-------- DATASET ENTRIES --------
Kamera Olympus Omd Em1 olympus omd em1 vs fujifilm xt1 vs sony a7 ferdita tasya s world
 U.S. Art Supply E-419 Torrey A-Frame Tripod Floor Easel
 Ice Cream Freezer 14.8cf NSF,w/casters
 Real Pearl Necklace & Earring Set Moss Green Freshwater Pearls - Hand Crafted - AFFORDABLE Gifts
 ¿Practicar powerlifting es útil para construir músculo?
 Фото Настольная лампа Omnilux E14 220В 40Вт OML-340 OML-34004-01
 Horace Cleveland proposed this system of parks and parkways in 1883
--------
#### PROBLEM DETAILS
Retype every entry, keeping each character as it was.

#### FINISHED EXERCISE
Kamera Olympus Omd Em1 olympus omd em1 vs fujifilm xt1 vs sony a7 ferdita tasya s world
 U.S. Art Supply E-419 Torrey A-Frame Tripod Floor Easel
 Ice Cream Freezer 14.8cf NSF,w/casters
 Real Pearl Necklace & Earring Set Moss Green Freshwater Pearls - Hand Crafted - AFFORDABLE Gifts
 ¿Practicar powerlifting es útil para construir músculo?
 Фото Настольная лампа Omnilux E14 220В 40Вт OML-340 OML-34004-01
 Horace Cleveland proposed this system of parks and parkways in 1883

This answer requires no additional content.